Start of Block

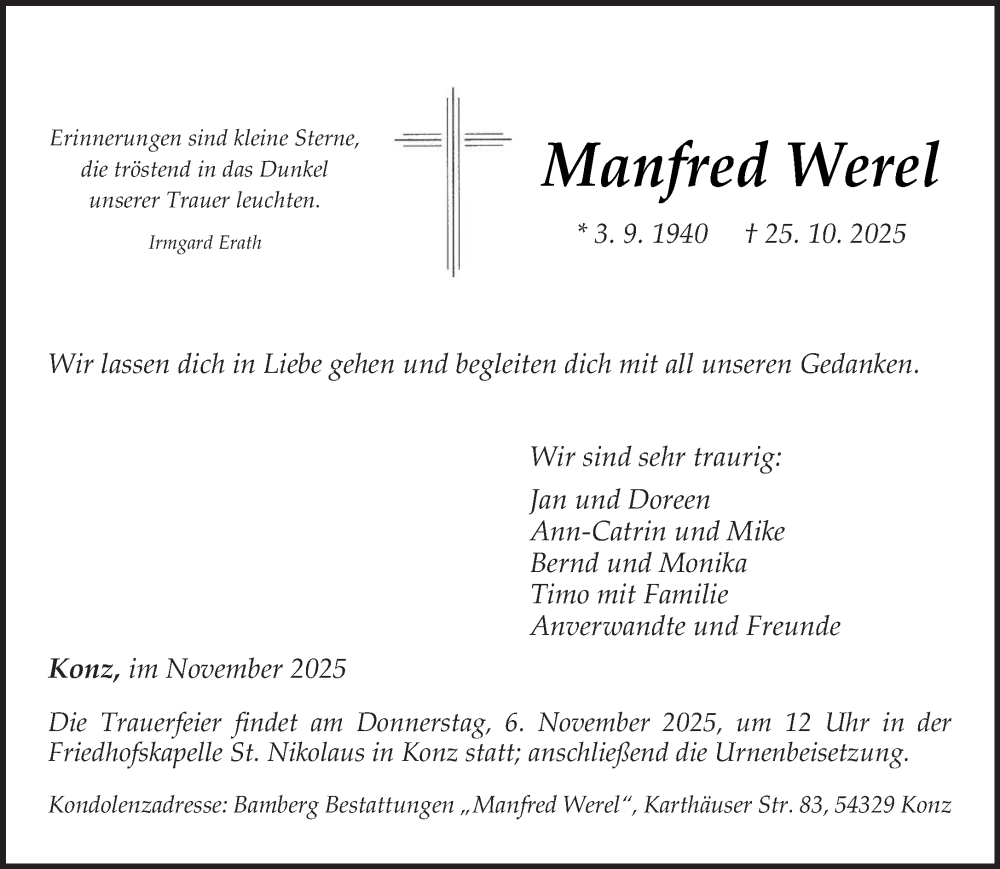 Erinnerungen sind kleine Sterne, die tröstend in das Dunkel unserer Trauer leuchten.

Irmgard Erath

Manfred Werel

* 3. 9. 1940 † 25. 10. 2025

Wir lassen dich in Liebe gehen und begleiten dich mit all unseren Gedanken.

Wir sind sehr traurig:

Jan und Doreen
Ann-Catrin und Mike
Bernd und Monika
Timo mit Familie
Anverwandte und Freunde

Konz, im November 2025

Die Trauerfeier findet am Donnerstag, 6. November 2025, um 12 Uhr in der Friedhofskapelle St. Nikolaus in Konz statt; anschließend die Urnenbeisetzung.

Kondolenzadresse: Bamberg Bestattungen „Manfred Werel“, Karthäuser Str. 83, 54329 Konz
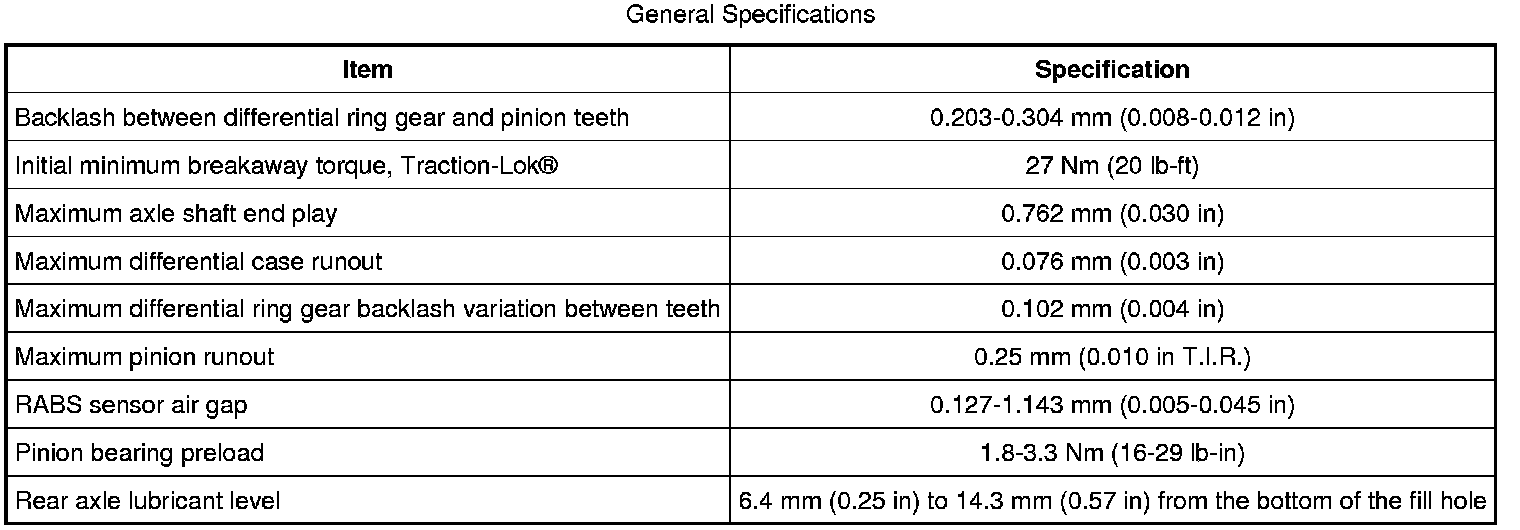 General Specifications

| Item | Specification |
|---|---|
| Backlash between differential ring gear and pinion teeth | 0.203-0.304 mm (0.008-0.012 in) |
| Initial minimum breakaway torque, Traction-Lok® | 27 Nm (20 lb-ft) |
| Maximum axle shaft end play | 0.762 mm (0.030 in) |
| Maximum differential case runout | 0.076 mm (0.003 in) |
| Maximum differential ring gear backlash variation between teeth | 0.102 mm (0.004 in) |
| Maximum pinion runout | 0.25 mm (0.010 in T.I.R.) |
| RABS sensor air gap | 0.127-1.143 mm (0.005-0.045 in) |
| Pinion bearing preload | 1.8-3.3 Nm (16-29 lb-in) |
| Rear axle lubricant level | 6.4 mm (0.25 in) to 14.3 mm (0.57 in) from the bottom of the fill hole |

End of Block

*Task to complete*: Apart from the images, everything in the records must be repeated exactly.

*The answer*:
 Erinnerungen sind kleine Sterne, die tröstend in das Dunkel unserer Trauer leuchten.

Irmgard Erath

Manfred Werel

* 3. 9. 1940 † 25. 10. 2025

Wir lassen dich in Liebe gehen und begleiten dich mit all unseren Gedanken.

Wir sind sehr traurig:

Jan und Doreen
Ann-Catrin und Mike
Bernd und Monika
Timo mit Familie
Anverwandte und Freunde

Konz, im November 2025

Die Trauerfeier findet am Donnerstag, 6. November 2025, um 12 Uhr in der Friedhofskapelle St. Nikolaus in Konz statt; anschließend die Urnenbeisetzung.

Kondolenzadresse: Bamberg Bestattungen „Manfred Werel“, Karthäuser Str. 83, 54329 Konz
 General Specifications

| Item | Specification |
|---|---|
| Backlash between differential ring gear and pinion teeth | 0.203-0.304 mm (0.008-0.012 in) |
| Initial minimum breakaway torque, Traction-Lok® | 27 Nm (20 lb-ft) |
| Maximum axle shaft end play | 0.762 mm (0.030 in) |
| Maximum differential case runout | 0.076 mm (0.003 in) |
| Maximum differential ring gear backlash variation between teeth | 0.102 mm (0.004 in) |
| Maximum pinion runout | 0.25 mm (0.010 in T.I.R.) |
| RABS sensor air gap | 0.127-1.143 mm (0.005-0.045 in) |
| Pinion bearing preload | 1.8-3.3 Nm (16-29 lb-in) |
| Rear axle lubricant level | 6.4 mm (0.25 in) to 14.3 mm (0.57 in) from the bottom of the fill hole |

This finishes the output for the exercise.